## Compito assegnato 1
Secondo il brano su Berta Cáceres, perché la battaglia contro il progetto di Agua Zarca si è rivelata efficace? Rispondi in una o due frasi.
## Compito assegnato 2
Scrivi il seguito del brano su Berta Cáceres, partendo subito dopo la sua ultima frase.

## Brano dell'esercizio

##############################

Berta Cáceres era una figura nota ben oltre il suo paese.
Cofondatrice del Consiglio dei popoli indigeni dell’Honduras (Copinh)
apparteneva al gruppo nativo Lenca, il più numeroso del Paese centroamericano.
Da anni era impegnata con la sua gente in una battaglia contro il progetto
idroelettrico di Agua Zarca, sul fiume Gualcarque: il più grande progetto
idroelettrico in Centroamerica, prevede una cascata di quattro dighe nel bacino
fluviale, se attuato costringerà molti a perdere terra, case, sopravvivenza. E
ha suscitato grandi resistenze popolari.
La battaglia è stata efficace, perché l’impresa arranca da quando
l’azienda cinese Sinohydro e la International Finance Corporation (il braccio
della Banca Mondiale che assiste il settore privato) hanno deciso di
disinvestire e togliere il proprio appoggio a Desa, l’azienda honduregna
titolare del progetto. Gli attivisti honduregni ora chiedono di ritirarsi anche
agli altri partner stranieri, tra cui la Banca olandese per lo sviluppo, il
Fondo finlandese per la cooperazione industriale e le aziende tedesche Siemens
e Voith.
Berta Cáceres era l’anima e la leader di questa battaglia
collettiva: tanto che l’anno scorso era stata insignita del Premio Goldman per l’ambiente,
riconoscimento attribuito ad attivisti locali che si battono per la
sostenibilità e la giustizia ambientale.

##############################

## Dati raccolti
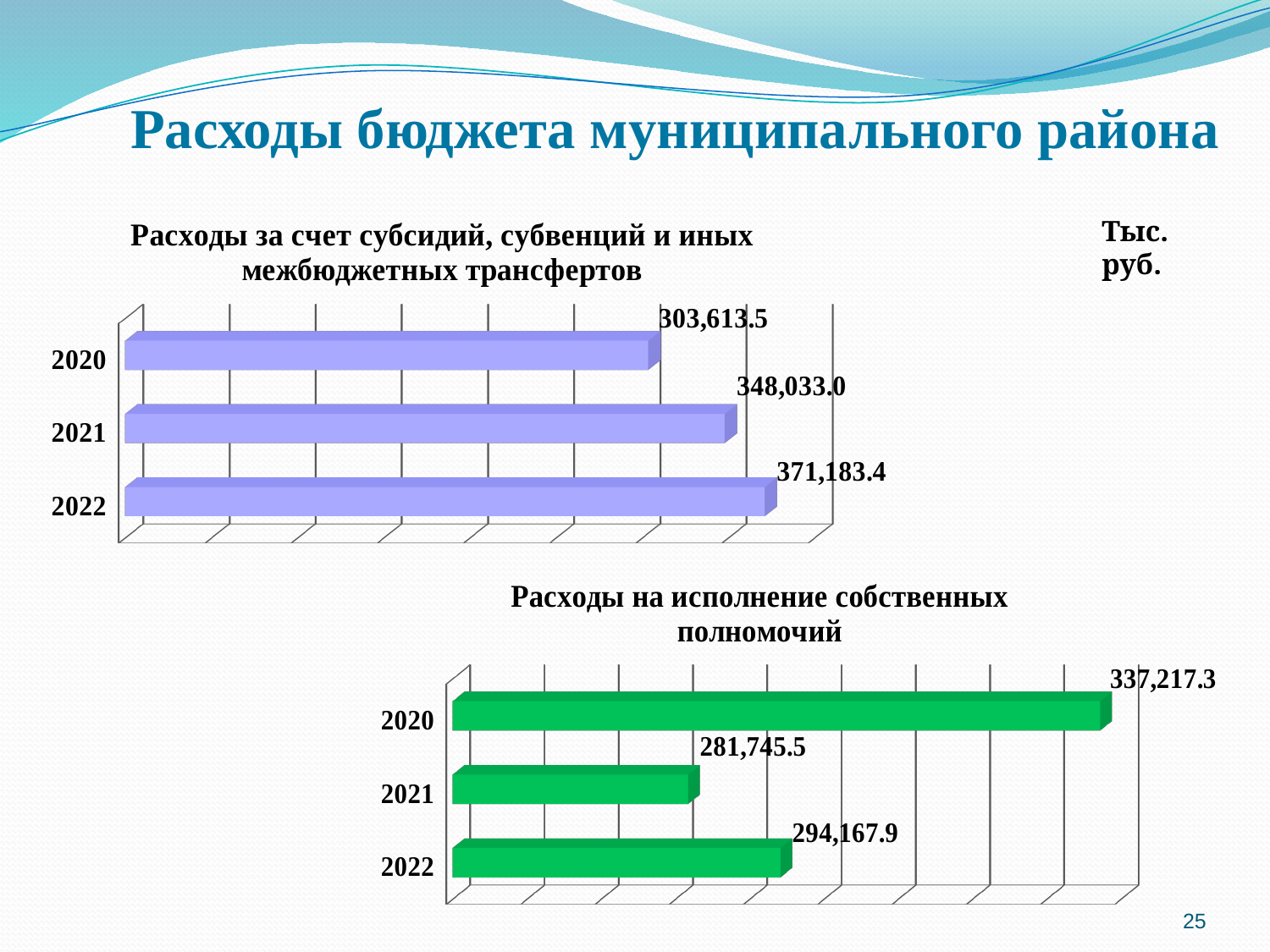
In the top chart (Расходы за счет субсидий, субвенций и иных межбюджетных трансфертов), what is the value for 2020? 303,613.5 In the bottom chart (Расходы на исполнение собственных полномочий), what is the difference between the 2020 and 2021 values? 55,471.8 In the top chart (Расходы за счет субсидий, субвенций и иных межбюджетных трансфертов), do the values rise or fall from 2020 to 2022? Rise In the top chart (Расходы за счет субсидий, субвенций и иных межбюджетных трансфертов), what is the value for 2021? 348,033.0 In the bottom chart (Расходы на исполнение собственных полномочий), which is larger: the value for 2021 or the value for 2022? 2022 In the top chart (Расходы за счет субсидий, субвенций и иных межбюджетных трансфертов), which year has the lowest value? 2020 In the top chart (Расходы за счет субсидий, субвенций и иных межбюджетных трансфертов), what is the difference between the 2022 and 2020 values? 67,569.9 In the bottom chart (Расходы на исполнение собственных полномочий), which year has the highest value? 2020 In the bottom chart (Расходы на исполнение собственных полномочий), what is the value for 2022? 294,167.9 In the bottom chart (Расходы на исполнение собственных полномочий), which year has the lowest value? 2021 How many years are shown in the top chart (Расходы за счет субсидий, субвенций и иных межбюджетных трансфертов)? 3 What type of chart is the bottom chart (Расходы на исполнение собственных полномочий)? Bar chart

##############################

## Risposta al compito 1
L'impresa è in difficoltà da quando la cinese Sinohydro e la International Finance Corporation, il braccio della Banca Mondiale che assiste il settore privato, hanno deciso di disinvestire. Hanno anche tolto il loro appoggio a Desa, l'azienda honduregna titolare del progetto.

## Risposta al compito 2
Battaglie simili però non sono indolori. Cáceres e i suoi compagni
avevano di fronte alcuni potenti proprietari terrieri, vera e propria
oligarchia del Paese, e i loro piccoli eserciti di guardie private. In effetti
appena una settimana prima dell’assassinio, la leader indigena aveva ricevuto
minacce. Per questo la famiglia non crede alla versione della polizia, quella
di un tentativo di rapina finito male. «Non ho dubbio che sia stata uccisa per
la sua lotta, e che sono responsabili soldati e gente della diga, ne sono
certa» ha detto l’anziana madre di Berta Cáceres a Radio Globo.
Altrettanto esplicita la figlia, Berta Isabel Zúñiga Cáceres,
studentessa di 25 anni: a uccidere sua madre sono stati «l’impresa Desa,
costruttrice della diga Agua Zarca nella comunità di Rio Blanco, che in
numerose occasioni l’hanno minacciata in nodi diretto e non, e hanno pagato
sicari perché la uccidessero», ha detto a Desinformemonos, portale
di “giornalismo di base” messicano.
Lei era ben consapevole del pericolo e lo
aveva detto in una bella intervista al The Guardian, in occasione del Premio Goldman. Del resto, tre anni fa un altro
esponente del Copinh è stato ucciso da un soldato durante una pacifica
dimostrazione contro la diga, in località Rio Blanco: il militare è stato poi
assolto per aver agito in “autodifesa” (contro dimostranti disarmati!). E
l’Honduras non è solo; numerosi attivisti per i diritti sociali,
leader indigeni, ambientalisti hanno pagato con la vita il proprio impegno, nel
continente latinoamericano e oltre, come denuncia un recente rapporto di Global Witness; di
solito i responsabili restano impuniti.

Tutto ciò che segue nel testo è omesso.